After months of great anticipation and even greater expectations, David Fincher's Mank is here. For some, the picture's a rousing success, a politicized look at Old Hollywood's insidiousness through the eyes of Citizen Kane screenwriter Herman Mankiewicz. For others, it's a disappointment, history and fantasy mushed together with pretension and aggrandizement. I find myself in the middle of these reactions, though my immediate feelings were probably more inclined to the latter than the former.
Still, a good way to consider a film's power is to see how it lasts in one's memory. For me, Mank has aged oddly in the last week. It's not that my perspective is warmer but that I can't shake it off. As the days go by I find myself ruminating on David Fincher's formal conception of this manky flick, its weirdness and intrinsic contradictions…
Glancing rapidly at Mank, or even just its trailer, one gets the impression Fincher is trying his hand at an old game of cinematic pastiche. To portray Old Hollywood, the auteur has chosen to mimic the look and feel of classic cinema from the era. At least, that's what one presumes when gazing at the silvery monochrome of the photography, the lavish sets and costumes, the faded sound mix, and digitally added scratches of the filmstock. However, when we care to pay attention, to transcend the glance, and investigate the construction of Mank, its technical specificities go from obvious to puzzling.
You see, Mank isn't 1930s or 1940s pastiche, not really. The first hint we get of this is the aspect ratio, vertiginously wide Cinemascope-adjacent 2.20: 1. It's too big, far too big, to reproduce the type of compositions and visual idioms of cinema when Citizen Kane premiered. The mise-en-scène, instead of hiding that fact, keeps calling attention to it. There are huge swaths of empty space on any given shot, nagging imbalances that hint at a primordial wrongness. Erik Messerchmidt's black-and-white lensing isn't very retro, either.
The studio lighting of yore, its perfect chiaroscuro and glowing surfaces, has been replaced by digital sharpness, a metallic tinge that makes even the hot desert sun look cold. There's also a lot of muddy grays, carefully differentiated by the varying tone in a way that's characteristic of digital cinematography, especially during night shoots and dusk-set-scenes. In plain terms, it's shockingly modern filmmaking covered in the pretext of pastiche, a pastiche so flimsy its transparency feels more purposeful than accidental.

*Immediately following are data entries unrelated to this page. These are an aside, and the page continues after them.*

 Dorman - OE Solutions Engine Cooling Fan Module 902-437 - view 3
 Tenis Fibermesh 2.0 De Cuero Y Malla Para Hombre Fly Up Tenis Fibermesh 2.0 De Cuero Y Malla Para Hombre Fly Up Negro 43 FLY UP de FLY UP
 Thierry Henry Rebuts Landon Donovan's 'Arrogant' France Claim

These forces pushing and pulling between history and historical romance, between fact and fantasy, old and new, tear through every aspect of the film. The script twists real-life events with as shameless a fervor as any of Old Hollywood's pre-war prestige biopics. Mank is more like Sergeant York or even The Story of Vernon and Irene Castle than Citizen Kane. From the script, those tensions refract through the score by Trent Reznor and Atticus Ross, a melodious animal whose classic sounds are consistently interrupted by bursts of modernism. It's the screenplay's waltzing polarity given tuneful form.

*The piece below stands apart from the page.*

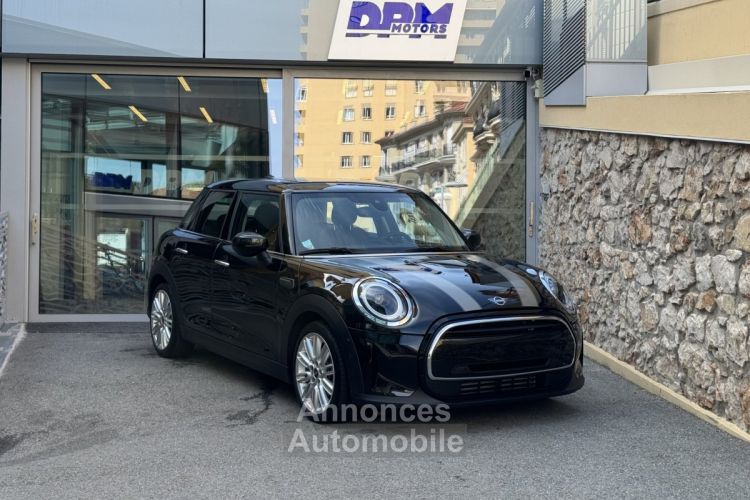 Mini Cooper 136 5P BVA7 - <small></small> 33.000 € <small>TTC</small> - #1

The mix, crisp when showing off the music but pointedly hollow when presenting dialogue, also contributes to this tense alienation born from film mechanisms in an internal fight with themselves. The costumes, designed by Trish Summerville, similarly twirl between history and dream, costuming extras in period-accurate attire and then presenting Orson Welles as a ghost from the 1970s, an apparition straight off F for Fake. In one scene, Marion Davies may look like a hostess in ravishing, but not costume-y, evening wear. Then, a couple of minutes after, she's donned in a facsimile of her Blondie of the Follies glamour.

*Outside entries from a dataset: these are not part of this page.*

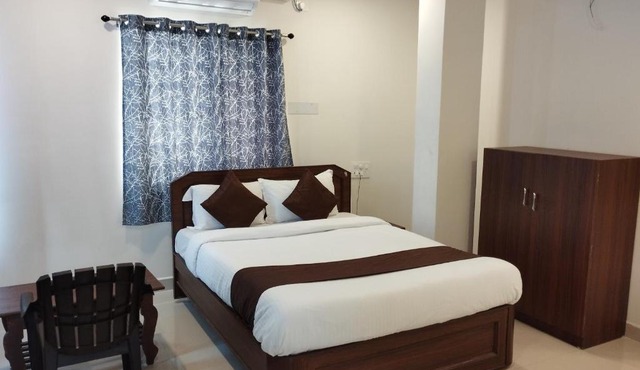 HOTEL VIRAT GRAND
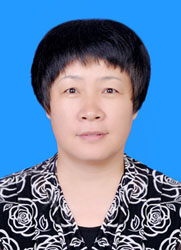 副会长高玲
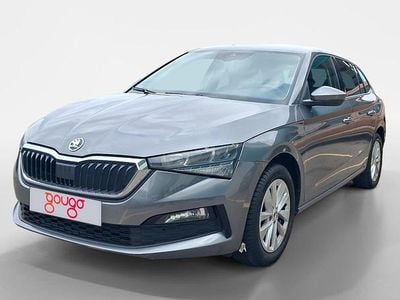 Usado 2023 Skoda 110 R Ambition Berlina | 17.990 € (Precio justo)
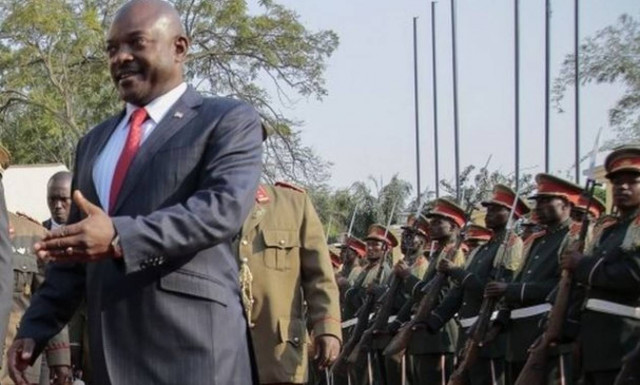 Μπουρούντι: Εκλογές εν μέσω διαμαρτυριών και βίας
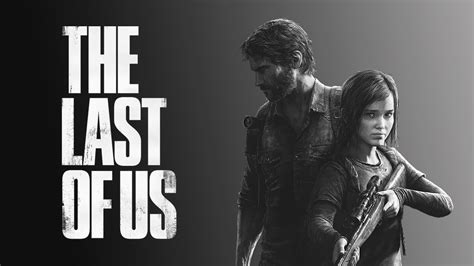 The Last Of Us 1 Youtube
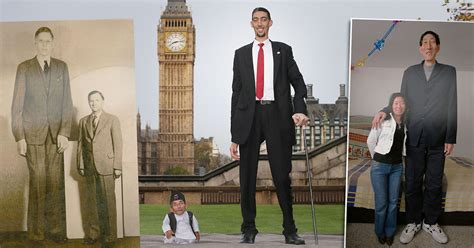 biggest man in the world|Photos of the World's Tallest Man Ever, Robert .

The less generous might conclude that Mank is a messy, inconsistent, minor effort from Fincher. But I found Mank's tense oddities fascinating, even if they were accidental. Before you say this has more to do with Fincher's reputation than Mank's real merits, consider that I'd say that the movie's closest 2020 sibling is Claire Oakley's Make Up. In that film, the first-time director makes use of similar antagonistic impulses in the formal construction, colliding horror movie idioms with a story of romantic coming-of-age. As with Mank, the result of the experiment is unstable and often infuriating, but hard to shake.